Serendipitously, I had two meetings back to back last week that felt bizarre together - like they were each from different centuries.

The first was with an SE leader at a consultancy that's known for bespoke enterprise work. Our conversation was about repeatable downmarket offerings - they're feeling the market shift, and they're shifting strategy accordingly.

The second was with a consultant on the proserv team at a SaaS company. His client - a billion-dollar enterprise - was so wary of AI that they wouldn't allow recorded meetings, never mind AI notetakers. So he and his team were doing all of it by hand - just like the old days, slowly and expensively.

On its face, these seem like opposite reactions: proactively using AI for everything and making things cheaper, vs building a wall to hide from technology and making things more expensive.

But because both strategies are focused on discovery, they are actually not that different. Discovery is where project risk lives. Done richly, it means fewer surprises and more alignment; done lightly, it leaves potential landmines. It's also sensitive - it's where the client's real data and real problems get picked open.

This seems obvious, but to say it out loud: the second org is not making anything safer by banning AI. Human consultants are still reading every document, digging into the nooks and crannies of their workflows and business processes and data.

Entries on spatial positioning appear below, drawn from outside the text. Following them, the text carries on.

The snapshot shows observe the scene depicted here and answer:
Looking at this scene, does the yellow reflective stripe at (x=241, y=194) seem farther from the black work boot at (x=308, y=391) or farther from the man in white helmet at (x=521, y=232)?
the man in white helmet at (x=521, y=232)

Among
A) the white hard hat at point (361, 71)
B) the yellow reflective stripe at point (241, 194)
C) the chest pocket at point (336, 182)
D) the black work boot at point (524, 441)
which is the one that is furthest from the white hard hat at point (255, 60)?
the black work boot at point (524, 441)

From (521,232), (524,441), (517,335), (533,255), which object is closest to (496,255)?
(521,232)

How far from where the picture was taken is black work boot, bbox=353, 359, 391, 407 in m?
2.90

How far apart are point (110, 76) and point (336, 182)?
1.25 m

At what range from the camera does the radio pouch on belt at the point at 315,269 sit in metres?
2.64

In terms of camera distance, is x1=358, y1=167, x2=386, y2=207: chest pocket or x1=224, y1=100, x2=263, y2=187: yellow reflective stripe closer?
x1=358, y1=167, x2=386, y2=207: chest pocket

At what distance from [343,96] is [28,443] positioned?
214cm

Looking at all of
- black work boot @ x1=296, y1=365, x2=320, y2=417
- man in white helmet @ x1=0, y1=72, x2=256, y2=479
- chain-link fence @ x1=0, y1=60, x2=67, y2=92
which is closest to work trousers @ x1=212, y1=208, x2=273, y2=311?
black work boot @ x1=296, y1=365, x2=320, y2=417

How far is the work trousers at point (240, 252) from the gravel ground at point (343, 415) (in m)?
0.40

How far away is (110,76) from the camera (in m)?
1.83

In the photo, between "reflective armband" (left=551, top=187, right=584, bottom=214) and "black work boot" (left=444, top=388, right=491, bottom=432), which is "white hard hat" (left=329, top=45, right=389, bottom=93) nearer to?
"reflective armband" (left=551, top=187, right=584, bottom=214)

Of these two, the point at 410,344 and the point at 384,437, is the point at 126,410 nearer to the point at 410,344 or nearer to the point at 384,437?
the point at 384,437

It's exposure they're used to, but it's not safer. And - it takes much longer, is much more expensive, and is not as thorough.

On the other hand, the SI trying to make discovery cheaper is getting multiple benefits. The properties that make discovery automatable - structure, consistency, auditability - are the same ones that make it rich. AI-supported discovery is faster, cheaper, and more thorough at the same time.

This isn't true for every part of every project. But for discovery, cheaper, safer, and better all go hand in hand.